By Emma Montross, MA 2014-15
After returning from winter break, students living in Marist housing were surprised to find several new stores and restaurants in the San Lorenzo neighborhood. Casa del Puff (a beanbag store) and Mignon (a bakery specializing in cupcakes and American breakfast) unfortunately closed their doors, but as the saying goes, when one door closes another one opens! And those doors came in the form of Carrefour and Wasabi. Carrefour is a wonderful grocery store that this blog post will not focus on because Wasabi, located on Via De Ginori 20/R, is an all-you-can-eat Japanese restaurant that needs an article written all for itself. With €15 for lunch or €18 for dinner (excluding drinks), you can eat any and everything that comes down the conveyer belt to your heart’s content. If that isn’t target marketing for the hoards of bottomless-stomach students in Florence, I don’t know what is.
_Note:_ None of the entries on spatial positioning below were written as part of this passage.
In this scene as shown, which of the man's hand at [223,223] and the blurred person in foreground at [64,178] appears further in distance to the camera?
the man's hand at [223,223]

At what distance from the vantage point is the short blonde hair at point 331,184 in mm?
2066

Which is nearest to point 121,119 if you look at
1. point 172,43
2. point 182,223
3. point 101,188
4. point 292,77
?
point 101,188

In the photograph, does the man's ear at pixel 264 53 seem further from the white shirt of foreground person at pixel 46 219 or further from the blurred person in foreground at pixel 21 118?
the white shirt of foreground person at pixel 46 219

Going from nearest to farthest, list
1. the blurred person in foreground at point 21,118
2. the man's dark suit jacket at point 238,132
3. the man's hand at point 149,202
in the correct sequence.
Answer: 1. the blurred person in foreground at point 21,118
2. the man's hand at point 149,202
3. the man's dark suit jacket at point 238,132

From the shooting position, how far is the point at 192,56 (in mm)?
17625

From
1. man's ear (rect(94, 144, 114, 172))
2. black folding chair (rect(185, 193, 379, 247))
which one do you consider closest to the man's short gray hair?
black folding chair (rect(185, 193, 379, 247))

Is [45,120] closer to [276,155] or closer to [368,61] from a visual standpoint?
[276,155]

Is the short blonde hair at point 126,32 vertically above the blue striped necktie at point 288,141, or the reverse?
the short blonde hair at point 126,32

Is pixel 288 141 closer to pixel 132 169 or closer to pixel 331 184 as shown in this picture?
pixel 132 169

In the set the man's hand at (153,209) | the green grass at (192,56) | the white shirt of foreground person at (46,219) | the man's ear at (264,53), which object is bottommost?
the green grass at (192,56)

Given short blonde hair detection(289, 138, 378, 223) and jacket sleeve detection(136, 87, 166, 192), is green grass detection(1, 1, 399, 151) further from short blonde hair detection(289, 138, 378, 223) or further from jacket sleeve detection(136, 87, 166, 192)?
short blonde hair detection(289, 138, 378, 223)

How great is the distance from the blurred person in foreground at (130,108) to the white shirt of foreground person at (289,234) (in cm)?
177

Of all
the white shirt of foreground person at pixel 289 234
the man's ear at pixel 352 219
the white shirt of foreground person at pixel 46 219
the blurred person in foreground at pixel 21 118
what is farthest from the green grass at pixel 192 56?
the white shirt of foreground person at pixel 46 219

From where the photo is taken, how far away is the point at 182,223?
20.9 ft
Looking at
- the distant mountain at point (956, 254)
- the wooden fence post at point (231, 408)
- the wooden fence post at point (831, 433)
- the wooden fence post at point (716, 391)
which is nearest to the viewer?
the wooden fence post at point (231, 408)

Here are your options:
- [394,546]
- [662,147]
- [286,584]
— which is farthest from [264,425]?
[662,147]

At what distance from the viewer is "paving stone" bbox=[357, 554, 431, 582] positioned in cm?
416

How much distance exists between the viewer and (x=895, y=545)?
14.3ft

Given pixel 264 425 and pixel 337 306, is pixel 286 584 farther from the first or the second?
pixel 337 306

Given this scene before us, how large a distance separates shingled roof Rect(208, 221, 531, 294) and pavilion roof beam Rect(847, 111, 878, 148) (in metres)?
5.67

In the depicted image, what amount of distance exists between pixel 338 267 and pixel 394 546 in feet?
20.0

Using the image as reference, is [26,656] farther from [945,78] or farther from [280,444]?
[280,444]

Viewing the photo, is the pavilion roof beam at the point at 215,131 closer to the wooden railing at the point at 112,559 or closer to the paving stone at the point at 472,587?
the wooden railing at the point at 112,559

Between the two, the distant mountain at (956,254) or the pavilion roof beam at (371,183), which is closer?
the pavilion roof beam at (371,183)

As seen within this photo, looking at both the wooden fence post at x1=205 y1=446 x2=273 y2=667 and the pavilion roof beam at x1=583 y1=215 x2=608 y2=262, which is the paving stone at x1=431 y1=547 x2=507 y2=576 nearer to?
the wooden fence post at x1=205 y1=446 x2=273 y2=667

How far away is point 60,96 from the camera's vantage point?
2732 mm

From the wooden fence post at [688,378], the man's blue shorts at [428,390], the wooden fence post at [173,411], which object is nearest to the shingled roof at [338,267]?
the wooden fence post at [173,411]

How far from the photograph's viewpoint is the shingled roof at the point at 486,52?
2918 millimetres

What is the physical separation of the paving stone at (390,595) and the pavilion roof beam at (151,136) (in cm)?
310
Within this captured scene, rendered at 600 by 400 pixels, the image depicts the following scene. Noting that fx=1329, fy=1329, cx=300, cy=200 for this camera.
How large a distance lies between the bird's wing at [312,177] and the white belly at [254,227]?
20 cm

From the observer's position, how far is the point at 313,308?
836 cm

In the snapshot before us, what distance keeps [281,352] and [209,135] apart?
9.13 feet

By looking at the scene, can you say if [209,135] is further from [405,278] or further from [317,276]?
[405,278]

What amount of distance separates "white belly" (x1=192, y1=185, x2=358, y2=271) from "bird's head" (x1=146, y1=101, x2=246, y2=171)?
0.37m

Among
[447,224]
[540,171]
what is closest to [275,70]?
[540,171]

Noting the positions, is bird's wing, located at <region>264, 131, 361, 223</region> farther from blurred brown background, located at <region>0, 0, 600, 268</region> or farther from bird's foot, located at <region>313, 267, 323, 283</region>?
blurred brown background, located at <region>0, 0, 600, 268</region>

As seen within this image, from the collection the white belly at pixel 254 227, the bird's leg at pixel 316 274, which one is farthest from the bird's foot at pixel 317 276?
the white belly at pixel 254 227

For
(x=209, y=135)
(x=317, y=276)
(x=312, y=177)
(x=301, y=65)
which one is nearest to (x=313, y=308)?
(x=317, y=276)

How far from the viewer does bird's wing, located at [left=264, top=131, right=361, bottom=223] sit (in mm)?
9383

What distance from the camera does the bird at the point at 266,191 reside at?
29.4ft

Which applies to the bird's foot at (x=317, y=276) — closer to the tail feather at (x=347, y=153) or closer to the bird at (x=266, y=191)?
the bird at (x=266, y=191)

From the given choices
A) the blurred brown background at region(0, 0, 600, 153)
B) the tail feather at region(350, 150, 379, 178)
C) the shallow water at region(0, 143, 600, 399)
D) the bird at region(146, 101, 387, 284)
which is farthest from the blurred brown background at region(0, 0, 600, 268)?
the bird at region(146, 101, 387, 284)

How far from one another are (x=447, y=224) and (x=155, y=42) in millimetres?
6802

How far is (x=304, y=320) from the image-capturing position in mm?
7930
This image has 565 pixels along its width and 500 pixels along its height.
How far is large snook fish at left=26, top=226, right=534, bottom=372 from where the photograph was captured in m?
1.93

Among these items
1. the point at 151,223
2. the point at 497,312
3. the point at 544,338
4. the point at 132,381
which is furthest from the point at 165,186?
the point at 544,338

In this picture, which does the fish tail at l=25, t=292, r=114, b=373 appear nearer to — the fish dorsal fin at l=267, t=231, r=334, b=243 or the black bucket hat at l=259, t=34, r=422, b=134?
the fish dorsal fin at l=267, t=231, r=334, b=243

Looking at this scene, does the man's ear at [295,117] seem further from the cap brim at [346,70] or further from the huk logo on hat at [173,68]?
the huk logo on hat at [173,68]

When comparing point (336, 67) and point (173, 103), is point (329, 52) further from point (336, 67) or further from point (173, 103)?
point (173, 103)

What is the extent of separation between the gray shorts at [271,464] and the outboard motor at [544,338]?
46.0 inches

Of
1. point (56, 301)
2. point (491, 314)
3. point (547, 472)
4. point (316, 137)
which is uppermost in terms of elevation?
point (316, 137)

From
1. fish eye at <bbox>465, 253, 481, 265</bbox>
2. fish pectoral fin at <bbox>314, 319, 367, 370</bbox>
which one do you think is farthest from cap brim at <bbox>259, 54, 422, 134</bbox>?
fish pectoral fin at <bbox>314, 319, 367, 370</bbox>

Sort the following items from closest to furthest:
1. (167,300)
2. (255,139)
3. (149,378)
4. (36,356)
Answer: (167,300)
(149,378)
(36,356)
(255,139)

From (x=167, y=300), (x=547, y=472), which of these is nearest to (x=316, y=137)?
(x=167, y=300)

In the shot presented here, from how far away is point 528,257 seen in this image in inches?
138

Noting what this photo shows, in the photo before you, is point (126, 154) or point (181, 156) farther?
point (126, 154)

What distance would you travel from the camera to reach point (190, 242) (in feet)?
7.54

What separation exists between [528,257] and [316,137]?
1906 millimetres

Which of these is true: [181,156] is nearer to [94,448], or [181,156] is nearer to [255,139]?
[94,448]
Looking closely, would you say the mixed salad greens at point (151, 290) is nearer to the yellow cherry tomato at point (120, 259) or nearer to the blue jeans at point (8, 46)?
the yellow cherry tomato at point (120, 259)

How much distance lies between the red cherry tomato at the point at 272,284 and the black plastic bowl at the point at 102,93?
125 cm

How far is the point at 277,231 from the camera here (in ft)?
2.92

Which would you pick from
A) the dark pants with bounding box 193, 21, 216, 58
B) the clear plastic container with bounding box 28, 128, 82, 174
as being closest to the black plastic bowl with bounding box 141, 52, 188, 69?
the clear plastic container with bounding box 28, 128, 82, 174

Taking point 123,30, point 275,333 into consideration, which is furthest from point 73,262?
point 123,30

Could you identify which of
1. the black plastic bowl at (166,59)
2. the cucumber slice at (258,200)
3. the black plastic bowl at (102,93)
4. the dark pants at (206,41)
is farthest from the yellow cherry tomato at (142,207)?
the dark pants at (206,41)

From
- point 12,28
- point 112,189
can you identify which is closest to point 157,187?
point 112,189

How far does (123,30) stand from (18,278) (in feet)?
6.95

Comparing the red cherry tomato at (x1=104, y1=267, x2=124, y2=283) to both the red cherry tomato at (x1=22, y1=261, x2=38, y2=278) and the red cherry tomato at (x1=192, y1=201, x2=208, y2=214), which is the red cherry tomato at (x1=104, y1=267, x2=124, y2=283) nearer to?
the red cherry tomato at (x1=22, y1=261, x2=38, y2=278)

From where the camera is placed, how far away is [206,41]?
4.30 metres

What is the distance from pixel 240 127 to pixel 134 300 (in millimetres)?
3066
Wasabi’s version of all-you-can-eat might be a little bit different than visitors may know from their Japanese/Chinese restaurants at home. The kitchen puts out a nonstop array of single-serve plates with individual pieces of whatever they decide: sushi, noodles, soups, shish kebabs, fruit, and more. If you want a specific plate immediately upon arrival, you are out of luck. The conveyer belt spans the entire restaurant and runs at a moderately normal pace leaving just enough time to decide if you want to try the new plate heading your way or effectively ignore it and banish it from your sight. And while most certainly you will not need to be a sushi connoisseur, since the plates are not labeled, you will need to be able to recognize some basic fish/meats/vegetables as they come around. Not to worry, however, because everything that comes down the belt is delicious, fresh, and diverse. If you do not like the forbidden rice salmon roll with a peanut topping now, in a few seconds there will be a bowl of edamame or an individual hand roll for the taking.
In my opinion, the food is very well done at Wasabi. The sushi is fresh, the noodles have just enough sauce, and the non-Chinese/Japanese food, while a comic surprise to see, is decent enough to still enjoy. I have to admit, I was surprised when I saw what looked like Tiramisu making its way down the conveyer belt, and was surprised further upon trying it that it wasn’t as bad as I was expecting. Definitely not the best, but nonetheless, I still enjoyed the cream and cookie mixture.
Standout plates, for me, were the mint jello and miso soup. Despite being disappointed that the mint jello was not green apple jello, the mint sat happily and cleansed the palette. The miso soup, a sushi staple, was the perfect ratio of salty seaweed to warm broth. It has always been my opinion that restaurants that do seemingly easy dishes well are ones worth returning to.
Overall, Wasabi is a fun and delicious restaurant where friends can meet up and enjoy a great meal. The atmosphere is light thanks to the bright color palette of the walls and place settings, and the whole area is clean and obviously taken care of with pride. The service, essential when plates can stack up easily, is on-point and prompt. The conveyer belt of wonder does not disappoint, and definitely invites patrons to try new food that they normally would not order in a sit-down restaurant. I definitely recommend going to anyone that has not; Wasabi has now become a go-to staple for the eternal question of “where should we go out to dinner tonight guys?”
One word of warning however – watch out for the automatic sliding doors. They hurt if you’re standing in the doorway for too long.